DATA SECTION -
'''
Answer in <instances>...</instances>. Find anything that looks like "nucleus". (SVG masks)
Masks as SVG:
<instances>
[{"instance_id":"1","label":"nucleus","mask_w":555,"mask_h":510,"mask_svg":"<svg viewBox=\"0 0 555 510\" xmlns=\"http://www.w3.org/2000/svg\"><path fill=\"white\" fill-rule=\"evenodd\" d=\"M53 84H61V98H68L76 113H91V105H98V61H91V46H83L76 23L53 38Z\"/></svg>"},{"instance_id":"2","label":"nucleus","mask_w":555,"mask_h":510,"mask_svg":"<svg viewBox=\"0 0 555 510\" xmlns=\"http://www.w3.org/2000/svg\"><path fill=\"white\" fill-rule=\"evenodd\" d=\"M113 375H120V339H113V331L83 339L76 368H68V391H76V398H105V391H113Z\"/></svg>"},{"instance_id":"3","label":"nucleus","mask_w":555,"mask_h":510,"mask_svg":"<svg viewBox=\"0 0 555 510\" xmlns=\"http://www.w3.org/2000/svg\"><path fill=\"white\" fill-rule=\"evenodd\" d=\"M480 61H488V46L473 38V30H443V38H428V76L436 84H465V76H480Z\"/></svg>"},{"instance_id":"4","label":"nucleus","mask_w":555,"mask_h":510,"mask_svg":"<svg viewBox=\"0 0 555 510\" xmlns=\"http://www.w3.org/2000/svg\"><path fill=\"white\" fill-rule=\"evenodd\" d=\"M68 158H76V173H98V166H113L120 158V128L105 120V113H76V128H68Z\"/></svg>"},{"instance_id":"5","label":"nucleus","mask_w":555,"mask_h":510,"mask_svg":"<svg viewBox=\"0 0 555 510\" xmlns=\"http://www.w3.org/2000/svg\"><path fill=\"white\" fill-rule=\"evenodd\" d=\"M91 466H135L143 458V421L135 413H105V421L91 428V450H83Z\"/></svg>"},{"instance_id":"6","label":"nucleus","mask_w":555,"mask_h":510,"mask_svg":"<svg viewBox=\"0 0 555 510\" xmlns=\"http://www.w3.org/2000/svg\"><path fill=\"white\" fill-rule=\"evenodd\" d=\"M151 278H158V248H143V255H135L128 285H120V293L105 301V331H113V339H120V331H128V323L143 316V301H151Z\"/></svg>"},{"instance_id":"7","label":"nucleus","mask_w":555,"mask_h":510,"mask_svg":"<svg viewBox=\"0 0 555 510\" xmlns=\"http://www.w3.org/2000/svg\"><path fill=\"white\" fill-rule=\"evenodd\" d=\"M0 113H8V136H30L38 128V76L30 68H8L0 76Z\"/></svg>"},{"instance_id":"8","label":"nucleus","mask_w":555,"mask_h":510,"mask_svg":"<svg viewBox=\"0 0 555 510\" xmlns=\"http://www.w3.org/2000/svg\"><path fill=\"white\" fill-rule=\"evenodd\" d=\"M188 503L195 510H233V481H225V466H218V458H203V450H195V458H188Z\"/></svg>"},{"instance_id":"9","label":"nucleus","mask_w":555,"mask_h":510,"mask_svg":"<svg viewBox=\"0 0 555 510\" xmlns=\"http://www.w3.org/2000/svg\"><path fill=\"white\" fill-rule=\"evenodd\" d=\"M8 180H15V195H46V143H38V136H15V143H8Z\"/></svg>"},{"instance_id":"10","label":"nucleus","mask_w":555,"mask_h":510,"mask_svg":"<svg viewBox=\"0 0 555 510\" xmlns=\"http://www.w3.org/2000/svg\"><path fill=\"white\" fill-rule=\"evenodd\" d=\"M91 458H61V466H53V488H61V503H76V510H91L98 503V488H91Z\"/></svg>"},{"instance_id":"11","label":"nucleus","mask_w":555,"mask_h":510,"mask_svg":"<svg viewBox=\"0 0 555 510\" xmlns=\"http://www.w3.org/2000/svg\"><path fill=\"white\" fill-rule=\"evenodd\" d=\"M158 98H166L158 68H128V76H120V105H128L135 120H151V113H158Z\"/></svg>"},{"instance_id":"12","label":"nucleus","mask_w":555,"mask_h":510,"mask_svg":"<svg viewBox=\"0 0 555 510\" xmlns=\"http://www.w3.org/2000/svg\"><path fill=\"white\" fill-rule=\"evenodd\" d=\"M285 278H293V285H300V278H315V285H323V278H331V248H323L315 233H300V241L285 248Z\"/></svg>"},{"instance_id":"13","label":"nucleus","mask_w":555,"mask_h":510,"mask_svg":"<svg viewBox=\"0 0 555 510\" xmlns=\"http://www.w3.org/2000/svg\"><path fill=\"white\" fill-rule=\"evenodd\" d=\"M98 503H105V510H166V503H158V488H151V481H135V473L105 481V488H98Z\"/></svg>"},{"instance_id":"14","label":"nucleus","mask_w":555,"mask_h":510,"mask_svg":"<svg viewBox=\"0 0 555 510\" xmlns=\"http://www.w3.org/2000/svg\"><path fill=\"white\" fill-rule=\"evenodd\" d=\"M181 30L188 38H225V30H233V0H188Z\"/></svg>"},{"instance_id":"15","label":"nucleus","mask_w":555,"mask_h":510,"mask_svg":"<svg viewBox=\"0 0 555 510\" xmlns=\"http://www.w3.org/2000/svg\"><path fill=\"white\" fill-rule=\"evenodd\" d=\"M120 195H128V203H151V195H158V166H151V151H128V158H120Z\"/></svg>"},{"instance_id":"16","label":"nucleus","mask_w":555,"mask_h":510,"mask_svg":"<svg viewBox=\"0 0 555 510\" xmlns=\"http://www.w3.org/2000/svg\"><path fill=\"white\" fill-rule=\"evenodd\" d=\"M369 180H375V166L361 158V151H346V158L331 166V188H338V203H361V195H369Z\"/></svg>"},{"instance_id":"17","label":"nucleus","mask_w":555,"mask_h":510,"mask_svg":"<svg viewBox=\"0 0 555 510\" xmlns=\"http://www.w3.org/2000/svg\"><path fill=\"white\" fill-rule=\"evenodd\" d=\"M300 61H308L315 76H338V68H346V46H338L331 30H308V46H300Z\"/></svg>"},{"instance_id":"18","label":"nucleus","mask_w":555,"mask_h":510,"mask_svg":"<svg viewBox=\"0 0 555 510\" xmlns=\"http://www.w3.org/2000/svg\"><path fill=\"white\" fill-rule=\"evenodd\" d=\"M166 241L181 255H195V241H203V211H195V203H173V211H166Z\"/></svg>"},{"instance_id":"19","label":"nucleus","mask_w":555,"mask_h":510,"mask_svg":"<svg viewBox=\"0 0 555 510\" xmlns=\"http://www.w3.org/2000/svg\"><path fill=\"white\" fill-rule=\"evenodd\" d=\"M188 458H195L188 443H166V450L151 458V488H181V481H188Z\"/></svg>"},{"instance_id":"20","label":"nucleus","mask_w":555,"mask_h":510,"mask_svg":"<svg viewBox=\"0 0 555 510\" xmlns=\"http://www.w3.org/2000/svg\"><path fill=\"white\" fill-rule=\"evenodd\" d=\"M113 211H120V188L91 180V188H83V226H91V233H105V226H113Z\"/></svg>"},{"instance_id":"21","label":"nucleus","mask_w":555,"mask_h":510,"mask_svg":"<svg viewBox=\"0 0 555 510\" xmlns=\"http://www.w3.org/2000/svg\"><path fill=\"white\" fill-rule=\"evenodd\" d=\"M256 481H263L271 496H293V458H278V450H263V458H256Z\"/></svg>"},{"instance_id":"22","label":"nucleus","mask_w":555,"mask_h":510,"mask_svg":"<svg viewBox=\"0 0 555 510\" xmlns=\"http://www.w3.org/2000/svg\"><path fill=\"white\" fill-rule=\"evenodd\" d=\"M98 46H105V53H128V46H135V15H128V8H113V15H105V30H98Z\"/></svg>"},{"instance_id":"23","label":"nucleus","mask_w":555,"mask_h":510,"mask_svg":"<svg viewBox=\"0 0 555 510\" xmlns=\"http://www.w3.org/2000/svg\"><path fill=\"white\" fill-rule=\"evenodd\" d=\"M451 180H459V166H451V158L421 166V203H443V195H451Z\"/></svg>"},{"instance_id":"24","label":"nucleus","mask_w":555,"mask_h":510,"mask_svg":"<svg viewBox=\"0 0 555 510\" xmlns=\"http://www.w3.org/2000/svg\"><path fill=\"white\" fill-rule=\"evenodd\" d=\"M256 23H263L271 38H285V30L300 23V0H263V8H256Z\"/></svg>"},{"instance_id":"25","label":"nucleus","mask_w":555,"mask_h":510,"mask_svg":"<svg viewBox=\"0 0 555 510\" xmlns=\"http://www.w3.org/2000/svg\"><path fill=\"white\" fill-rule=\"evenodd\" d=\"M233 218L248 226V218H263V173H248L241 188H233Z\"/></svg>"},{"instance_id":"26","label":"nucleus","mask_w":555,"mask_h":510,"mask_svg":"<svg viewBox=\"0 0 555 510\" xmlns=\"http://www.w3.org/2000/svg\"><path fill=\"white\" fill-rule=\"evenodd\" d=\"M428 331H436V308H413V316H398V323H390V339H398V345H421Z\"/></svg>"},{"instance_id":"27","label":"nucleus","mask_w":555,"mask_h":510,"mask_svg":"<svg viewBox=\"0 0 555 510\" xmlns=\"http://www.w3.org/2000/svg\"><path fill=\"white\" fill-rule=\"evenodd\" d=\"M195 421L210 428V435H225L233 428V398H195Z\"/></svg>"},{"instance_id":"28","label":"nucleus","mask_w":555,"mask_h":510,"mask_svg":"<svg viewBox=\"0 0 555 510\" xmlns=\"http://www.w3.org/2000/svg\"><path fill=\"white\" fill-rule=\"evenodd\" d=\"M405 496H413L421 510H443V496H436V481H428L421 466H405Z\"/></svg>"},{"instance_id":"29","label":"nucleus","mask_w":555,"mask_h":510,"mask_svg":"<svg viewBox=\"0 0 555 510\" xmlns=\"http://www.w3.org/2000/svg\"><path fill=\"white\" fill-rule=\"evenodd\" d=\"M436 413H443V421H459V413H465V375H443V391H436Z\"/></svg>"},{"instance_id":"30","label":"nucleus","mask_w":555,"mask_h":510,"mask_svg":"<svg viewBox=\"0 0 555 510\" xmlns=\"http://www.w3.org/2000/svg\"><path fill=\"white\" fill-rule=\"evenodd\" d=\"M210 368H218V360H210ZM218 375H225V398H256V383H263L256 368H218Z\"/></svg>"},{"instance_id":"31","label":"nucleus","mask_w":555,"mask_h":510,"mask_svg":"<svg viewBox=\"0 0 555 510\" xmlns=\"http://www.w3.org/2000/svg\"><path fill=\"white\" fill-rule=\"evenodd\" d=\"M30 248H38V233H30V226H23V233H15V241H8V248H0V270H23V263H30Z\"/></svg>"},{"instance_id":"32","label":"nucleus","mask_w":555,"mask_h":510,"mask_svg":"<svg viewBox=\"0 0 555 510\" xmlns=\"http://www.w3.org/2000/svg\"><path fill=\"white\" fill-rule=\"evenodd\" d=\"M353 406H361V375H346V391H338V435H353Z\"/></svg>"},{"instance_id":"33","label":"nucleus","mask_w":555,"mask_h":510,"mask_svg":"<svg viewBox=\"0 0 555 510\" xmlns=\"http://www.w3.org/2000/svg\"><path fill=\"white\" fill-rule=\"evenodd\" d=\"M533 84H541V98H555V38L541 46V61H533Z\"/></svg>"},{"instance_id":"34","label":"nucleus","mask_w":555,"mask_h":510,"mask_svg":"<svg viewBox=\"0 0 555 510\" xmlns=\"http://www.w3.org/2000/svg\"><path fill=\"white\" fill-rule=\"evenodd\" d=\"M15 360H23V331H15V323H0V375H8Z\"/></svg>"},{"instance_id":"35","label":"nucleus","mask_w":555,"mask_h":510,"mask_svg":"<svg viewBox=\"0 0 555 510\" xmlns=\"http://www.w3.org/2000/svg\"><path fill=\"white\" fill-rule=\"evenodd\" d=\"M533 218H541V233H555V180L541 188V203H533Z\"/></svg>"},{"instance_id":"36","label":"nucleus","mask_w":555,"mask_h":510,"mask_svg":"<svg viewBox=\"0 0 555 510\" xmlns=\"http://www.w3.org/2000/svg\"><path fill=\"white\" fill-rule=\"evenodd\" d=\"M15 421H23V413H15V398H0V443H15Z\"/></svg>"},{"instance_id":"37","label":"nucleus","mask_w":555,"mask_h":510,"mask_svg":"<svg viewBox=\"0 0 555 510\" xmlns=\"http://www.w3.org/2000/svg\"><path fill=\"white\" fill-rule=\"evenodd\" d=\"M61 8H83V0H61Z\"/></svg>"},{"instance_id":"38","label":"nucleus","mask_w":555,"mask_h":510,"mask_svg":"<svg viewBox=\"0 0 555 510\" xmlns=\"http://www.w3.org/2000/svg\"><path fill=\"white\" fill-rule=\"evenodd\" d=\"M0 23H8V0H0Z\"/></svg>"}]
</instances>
'''
State how many lines of the material above contain the string "instances". Reply with the number alone.

3